[Opening Data section]
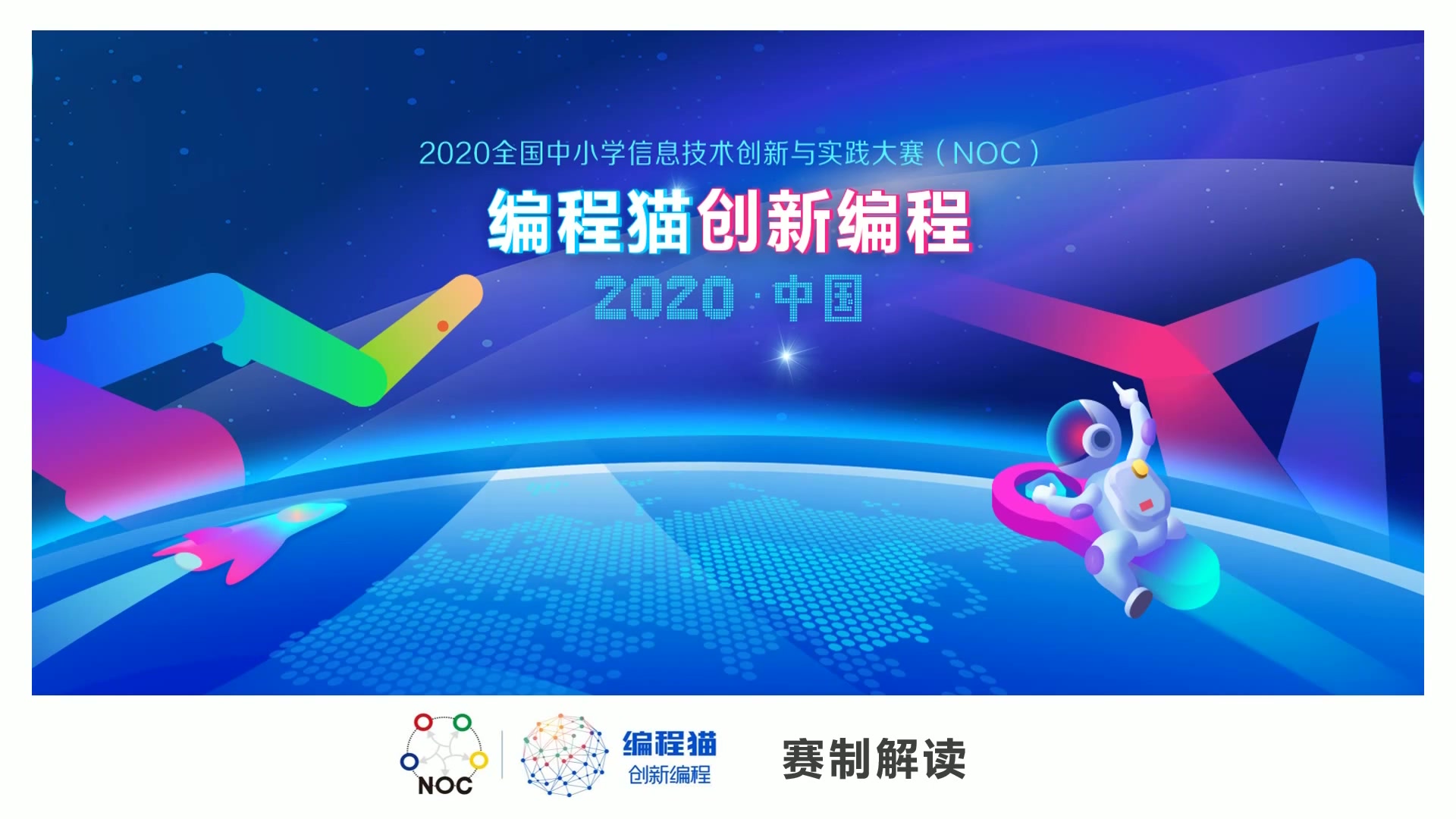 2020全国中小学信息技术创新与实践大赛（NOC）

编程猫创新编程

2020·中国

NOC

编程猫
创新编程

赛制解读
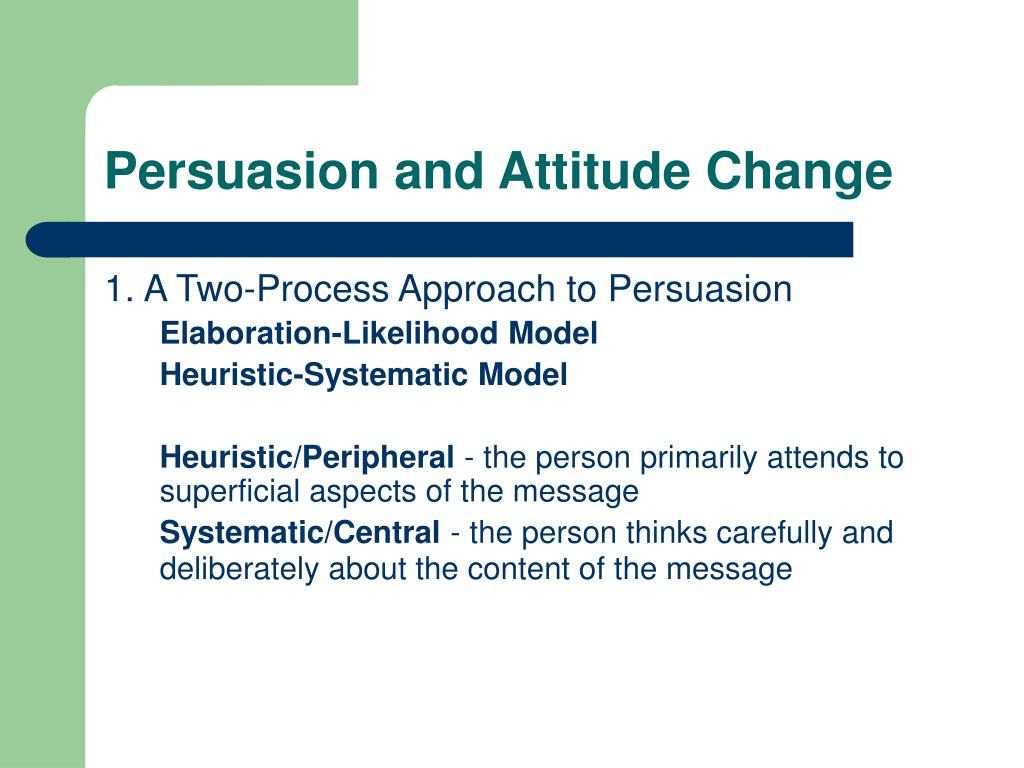 Persuasion and Attitude Change

1. A Two-Process Approach to Persuasion

Elaboration-Likelihood Model

Heuristic-Systematic Model

Heuristic/Peripheral - the person primarily attends to superficial aspects of the message

Systematic/Central - the person thinks carefully and deliberately about the content of the message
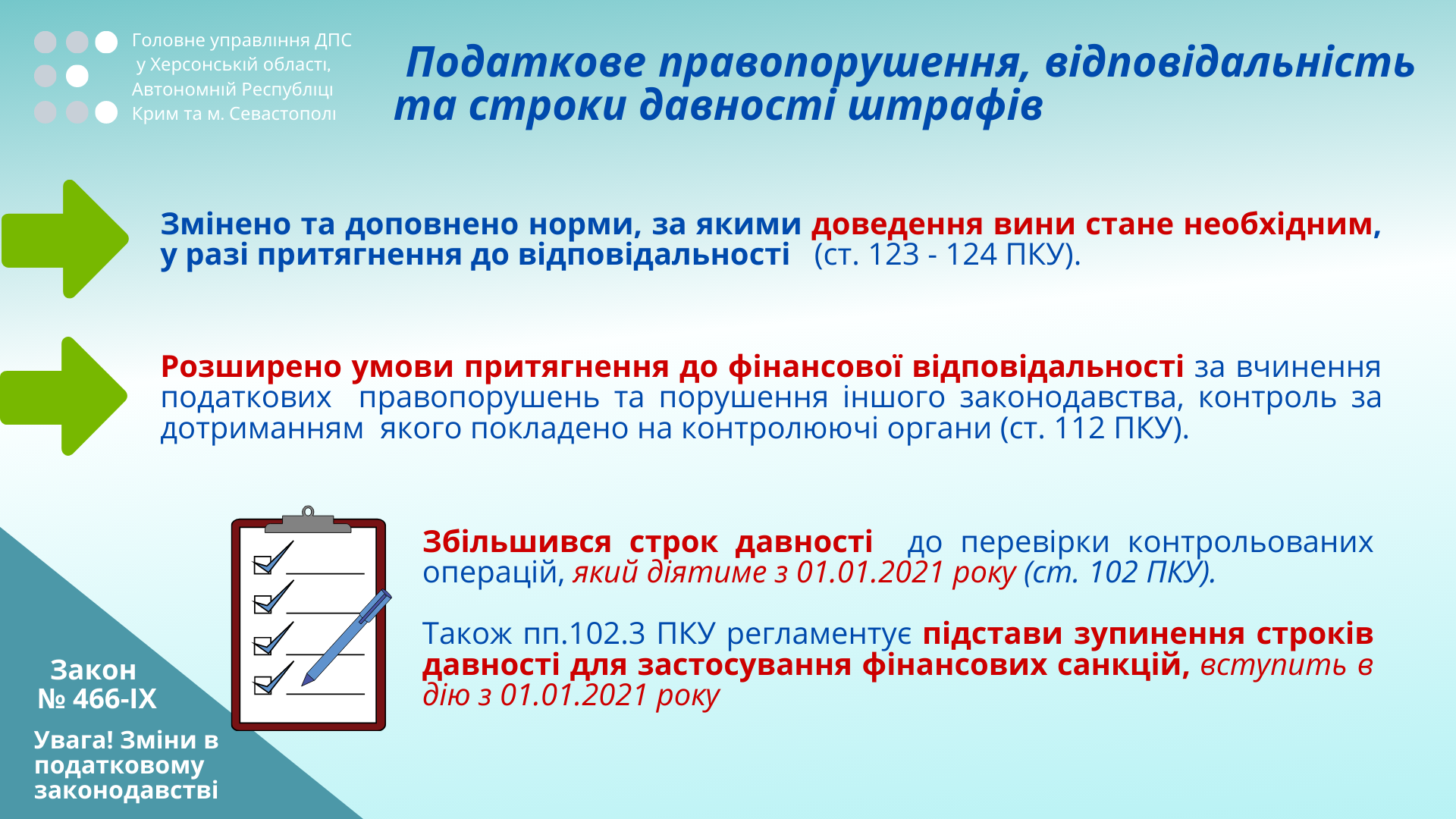 Головне управління ДПС у Херсонській області, Автономній Республіці Крим та м. Севастополі

Податкове правопорушення, відповідальність та строки давності штрафів

Змінено та доповнено норми, за якими доведення вини стане необхідним, у разі притягнення до відповідальності (ст. 123 - 124 ПКУ).

Розширено умови притягнення до фінансової відповідальності за вчинення податкових правопорушень та порушення іншого законодавства, контроль за дотриманням якого покладено на контролюючі органи (ст. 112 ПКУ).

Збільшився строк давності до перевірки контрольованих операцій, який діятиме з 01.01.2021 року (ст. 102 ПКУ).

Також пп.102.3 ПКУ регламентує підстави зупинення строків давності для застосування фінансових санкцій, вступить в дію з 01.01.2021 року

Закон № 466-IX

Увага! Зміни в податковому законодавстві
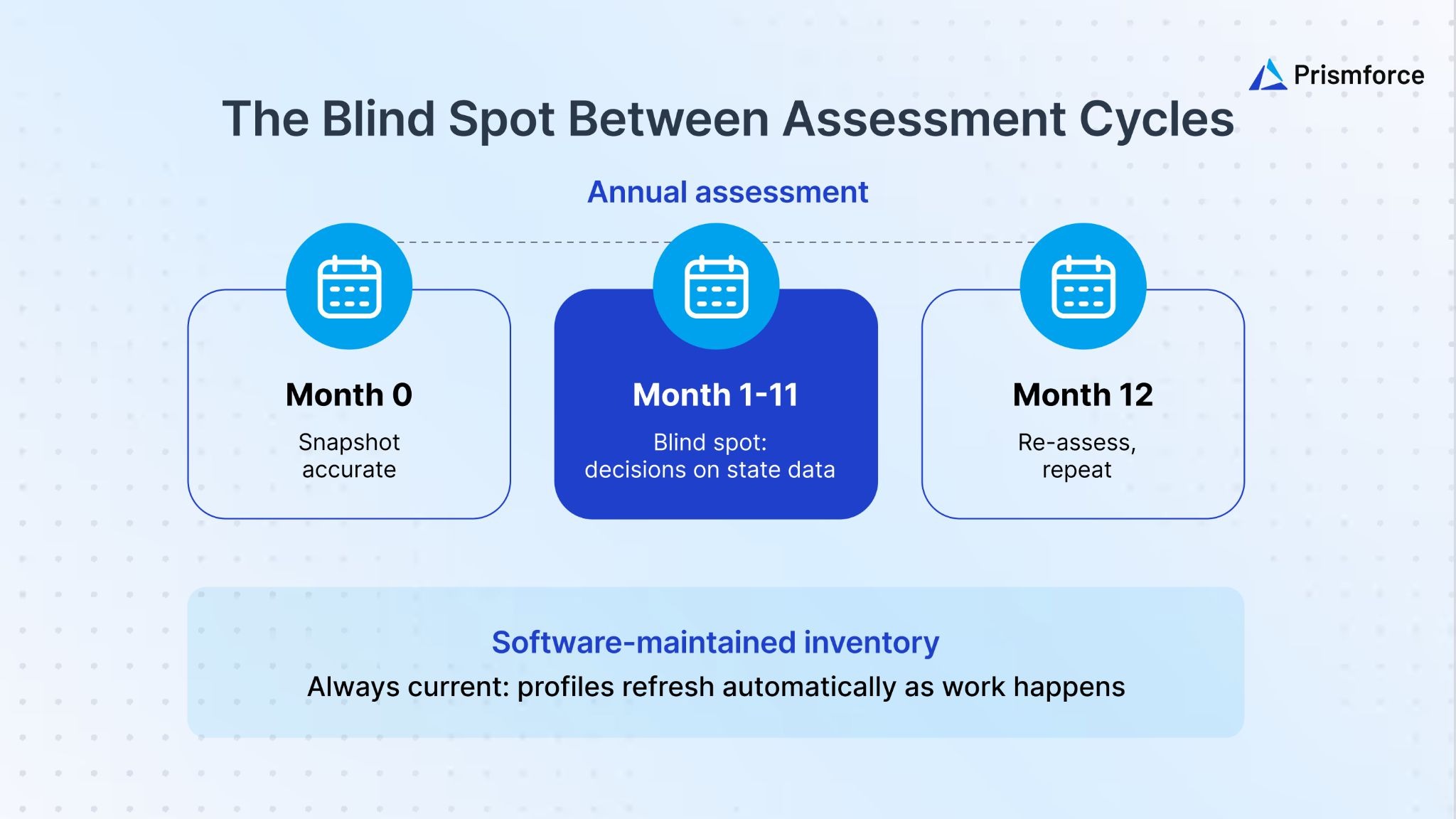 Prismforce

The Blind Spot Between Assessment Cycles

Annual assessment

Month 0
Snapshot accurate

Month 1-11
Blind spot: decisions on state data

Month 12
Re-assess, repeat

Software-maintained inventory
Always current: profiles refresh automatically as work happens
[Closing Data section]
__What is required__. Using the entries above, copy out all lines that contain the string "давності".

__Task response__.
Податкове правопорушення, відповідальність та строки давності штрафів
Збільшився строк давності до перевірки контрольованих операцій, який діятиме з 01.01.2021 року (ст. 102 ПКУ).
Також пп.102.3 ПКУ регламентує підстави зупинення строків давності для застосування фінансових санкцій, вступить в дію з 01.01.2021 року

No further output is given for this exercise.